As discussed in a couple of recent fiat-crypto meetings and #813 (also related to #809), I've been trying to clean up Core.v by removing the enormous nth_default proofs about carry functions. As it stands, the only one being used is nth_default_chained_carries_no_reduce, which is used in base conversion to prove that convert_bases is equivalent to evaluating the input in the source base system and then evenly partitioning it in the destination base system (convert_bases_partitions). Therefore, removing the need for nth_default in that one proof will remove some of the largest and nastiest proofs from the core arithmetic library.

To that end, in the columns-base-conversion branch, I've written a definition of convert_bases that uses the saturated arithmetic library (Columns.from_associational and Columns.flatten) to convert between bases. It seems to work in my preliminary tests and the proofs pass. However, because the Columns definitions use Z.add_get_carry_full, the output ends up having add-get-carry statements that split at invalid bit indices, e.g.:

(uint40, uint8) (Z.add_get_carry (2^40) ((uint47) x) ((uint47) y))

Instead, we want an add and then a bitwise div/mod, e.g.:

dlet xy := (uint48 (Z.add (uint47 x) (uint47 y)) in
(uint40 (Z.shiftr (uint48 xy) (literal 8)), uint8 (Z.land (uint48 xy) (2^8-1))

I think existing rewrite rules will take care of translating a Z div/mod into a shiftr/land, but I don't know how to write a rule that will do the div/mod translation in the with-casts rules. Especially problematic is figuring out what the range of x + y should be, because it doesn't appear in the initial expression and I think (correct me if I'm wrong) the rewriter won't allow me to write a range in the new expression as an expression (e.g. ZRange.four_corners rx ry).

I see two main solutions:

Write a rewrite rule that recognizes such add-get-carry statements and changes them into div/mod
Change Columns definitions to use something other than Z.add_get_carry_full when some boolean is set, or parameterize Columns over your desired implementation of div/mod (which we can then plug in as Z.add_get_carry_full for saturated arithmetic and div/mod for base conversion)

I think 1 is preferable if it's possible. @JasonGross , can you write this rewrite rule? If 1 is not possible, I think I know how to do 2, but would like some feedback on whether introducing this extra abstraction to Columns is reasonable (@andres-erbsen ?). I think the answer kind of hinges on how we want to view Z.add_get_carry_full. Is it a definition that serves as a marker for places where we definitely want to use the carry flag? Or is it a shorthand for "div/mod, figure out if this should use carries based on bounds"?

JasonGross commented 4 years ago

because it doesn't appear in the initial expression and I think (correct me if I'm wrong) the rewriter won't allow me to write a range in the new expression as an expression (e.g. ZRange.four_corners rx ry).

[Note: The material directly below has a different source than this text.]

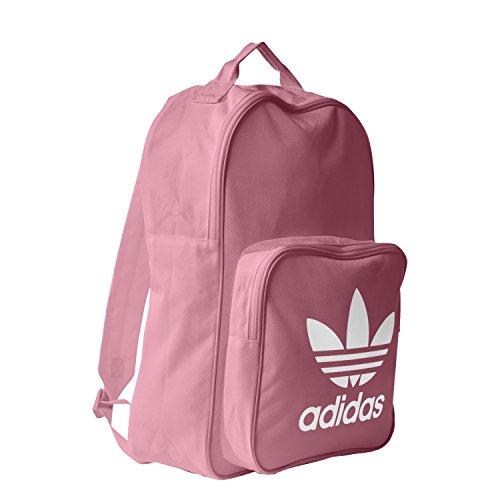 Imagen de adidas bp clas trefoil , unisex adulto, rosa rossen , ns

As long as you make the ranges literals, then it's fine. This looks like writing ident.cast ('rx) x on the input and ident.cast ('(ZRange.four_corners rx ry)) (ident.cast ('rx) x + ident.cast ('ry) y) on the output.

I think the main question for me is "how do you recognize which Z.add_get_carry the role should trigger on?"

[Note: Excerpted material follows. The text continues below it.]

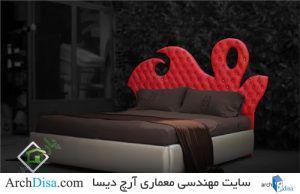 modern-creative-bed-designs-4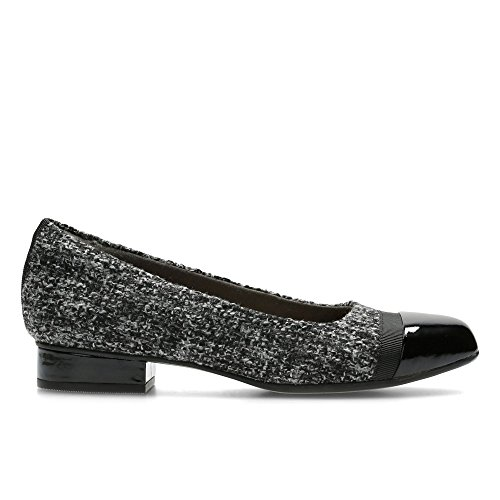 Clarks Casual Mujer Zapatos Keesha Rosa En Textil Gris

jadephilipoom commented 4 years ago

It might work to just have it trigger when the carry range is looser than r[0~>1]. But I somewhat doubt things will be quite so straightforward. I might end up writing something that takes advantage of the fact that we only use base conversion when converting to/from bytes (to_bytes will always be splitting at 2^8), or adding the rewrite rule in the with_bitwidth section so we can check if it's splitting at the bitwidth or not.

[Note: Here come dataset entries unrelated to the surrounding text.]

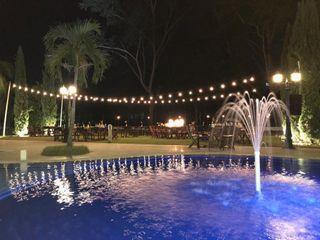Hotel Villa del Marqués 5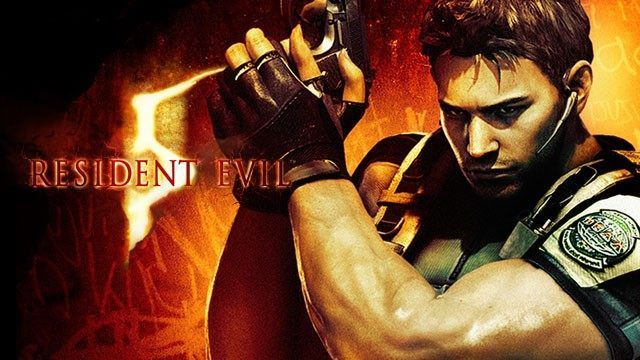 Resident Evil 5 Gold Edition Xbox 360 Iso With Images Resident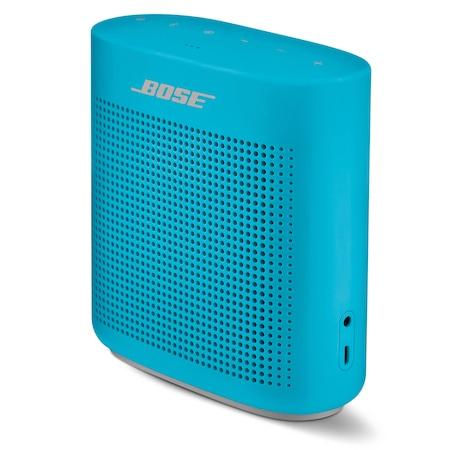 Boxa Bluetooth Bose SoundLink Color II, Aquatic Blue, 752195-0500 [5]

JasonGross commented 4 years ago

Btw, I think the rule you want is something like (untested)

(forall rv rs s rc r0 rx x ry y,
          (* some condition about when to trigger the rule -> *)
          s ∈ rs -> 0 ∈ r0 -> (n rx + n ry <= r[0~>s-1])%zrange
          -> (subst_let rxy := (rx + ry)%zrange in
                  cstZZ rv rc (Z.add_with_get_carry_full (cstZ rs ('s)) (cstZ r0 ('0)) (cstZ rx x) (cstZ ry y))
                  = (dlet xy := cstZ rxy (cstZ rx x + cstZ ry y) in
                         cstZZ rv rc (cstZ rv (Z.shiftr (cstZ rxy xy) (cstZ r[8~>8] ('s))),
                                      (cstZ rc (Z.land (cstZ rxy xy) (cstZ r[2^s-1~>2^s-1] ('(2^s-1))%Z)))))))%Z%zrange.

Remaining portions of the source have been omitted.